“If growth comes from failure, surely by now I am a giant.”
I have attempted to launch the idea behind The Experiential GOAT several times before, each time ending in failure. But each failure taught an important lesson. Here is the story of the first attempt.

I got into experiential marketing entirely by happenstance in April 2013. By that time, I was tying up the loose ends on my scientific career and preparing to move to Los Angeles fresh off the release of my very first studio album, Inception. Even though I was able to work a few more events before my move in May 2013, Los Angeles was a massive culture shock. While there were a plethora of jobs at any given time, getting an agency to take a chance on you required sheer luck. Even once you got your foot in the door, staying consistently booked is a job in and of itself. There was no online guide to the industry at that point and most of booking gigs was through word of mouth at other gigs. So through a lot of trial and error, I finally was able to develop a system that allowed me to be able to book consistently while having full control over my schedule so that I could book the events I WANTED to work, not the ones I had to for the money.




My system was so incredibly efficient and I was booked so consistently (not just with live events, either. Working on movie sets, audience coordinator for major shows, studio vocalist) that I was started to show signs of extreme exhaustion by March 2017. In June 2017, I made the extremely difficult decision to move back to North Carolina for the sake of my physical health and family. I took some months to rest, but after a while I was ready to go back to work. I started working the system that I had developed in Los Angeles in Charlotte and was greeted by the shock that the markets varied GREATLY.

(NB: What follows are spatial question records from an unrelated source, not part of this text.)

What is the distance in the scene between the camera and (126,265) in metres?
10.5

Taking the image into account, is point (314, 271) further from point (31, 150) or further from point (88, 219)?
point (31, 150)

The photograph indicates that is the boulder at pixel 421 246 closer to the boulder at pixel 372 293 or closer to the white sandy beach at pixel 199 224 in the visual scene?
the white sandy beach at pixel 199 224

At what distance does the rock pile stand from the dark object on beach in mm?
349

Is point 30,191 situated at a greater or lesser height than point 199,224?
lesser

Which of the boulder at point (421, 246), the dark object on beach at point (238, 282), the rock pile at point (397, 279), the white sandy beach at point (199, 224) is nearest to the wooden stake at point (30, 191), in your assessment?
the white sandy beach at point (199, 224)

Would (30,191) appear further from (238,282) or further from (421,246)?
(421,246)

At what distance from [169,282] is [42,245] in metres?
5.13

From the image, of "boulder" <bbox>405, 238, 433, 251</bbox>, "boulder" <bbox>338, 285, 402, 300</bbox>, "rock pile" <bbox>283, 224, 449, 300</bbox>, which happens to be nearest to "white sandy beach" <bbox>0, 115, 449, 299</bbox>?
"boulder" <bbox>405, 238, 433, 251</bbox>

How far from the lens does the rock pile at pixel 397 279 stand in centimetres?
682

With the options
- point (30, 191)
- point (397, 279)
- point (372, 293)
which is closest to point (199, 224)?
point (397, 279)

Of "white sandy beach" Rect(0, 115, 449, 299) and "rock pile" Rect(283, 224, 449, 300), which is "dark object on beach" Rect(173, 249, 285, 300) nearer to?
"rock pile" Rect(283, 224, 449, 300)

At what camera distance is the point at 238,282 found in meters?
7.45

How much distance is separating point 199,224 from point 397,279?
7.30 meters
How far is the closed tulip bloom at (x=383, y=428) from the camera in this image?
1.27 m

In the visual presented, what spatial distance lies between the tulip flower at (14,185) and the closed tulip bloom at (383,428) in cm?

I was able to adjust and figure out how to evolve the system on the East Coast. So I was able to start being booked consistently in Charlotte and then expand out once I got the infamous PromoMobile.

Now, the entire time that I was doing all of this, the one question that I got asked EVERY SINGLE TIME I told anyone what my job description was (which would also have to include pulling up pictures and videos of myself at events to prove that I wasn't making it all up):
“When are you going to get a REAL job?”
My friends and family would ask me this all the time. Random strangers standing in line waiting to do the activity at an activation would say that to me. I got the question much more on the East Coast than the West Coast and I realized that most people have absolutely no concept of this industry despite participating in it on some level at some point in time. Conversations with my fellow experiential peers revealed that they got the same questions all the time too and the general mood is always amusement: the perks of the job definitely outweigh the downsides (at least they did then).

Then there were the people that wanted to figure out how to do what I was doing but wanted me to hand-walk them through it. The number of “friends” that I tried to refer to agencies that would refuse to do it because it wasn't “sustainable” or that would actually book the gig but complain about the conditions is ridiculous. I got to the point that I refused to refer anyone to agencies that I had a good thing going with and would instead send to agencies that were just looking for a body (cause those were agencies I only work for once). I am extremely meticulous about data collection and when I would meet up with other event professionals, I always tried to incorporate their perspectives into my notes. Hearing about Trusted Herd was a God-send because it meant that someone recognized the issues that plagued the industry and was creating a community to share that information. But the one thing that was missing were in-person educational courses on what it would take to be a great experiential professional. The idea was simple: create a series of in-person classes that would allow live event workers to learn about the different tools and resources available.

So in September 2019, a friend and I started researching the experiential marketing industry with the goal of creating short workshops for those in Charlotte that wanted to learn more about live events. The idea was that there would be a series of in person classes that would be tailored for specific audiences: brands wanting to do live events but not knowing where to start, people looking to get into working in the industry but not having any idea where to start, and current professionals looking to take the next step in their career. Everything was going along perfectly well and we had set a date to begin the first class in May 2020, with an advertising campaign starting in April 2020 under the banner of
PROMOLIFE
So what went wrong?
The Failure: COVID-19
This is probably the only attempt that does not make me sad or upset in any way because the circumstances were just so far out of everyone's control. The shutdown started in March 2020 and by the time May 2020 rolled around, it was clear that in-person anything was not going to happen. Trying to translate it to an online class was not feasible at the time because almost all the data that we had been gathering and carefully organizing into presentations became obsolete almost overnight. Without being able to know when the industry was coming back and what it would look like, there was no way to make a pivot to salvage this attempt.
So I shelved all the information and went on with my life. It would be March 2022 before I revisited the idea again.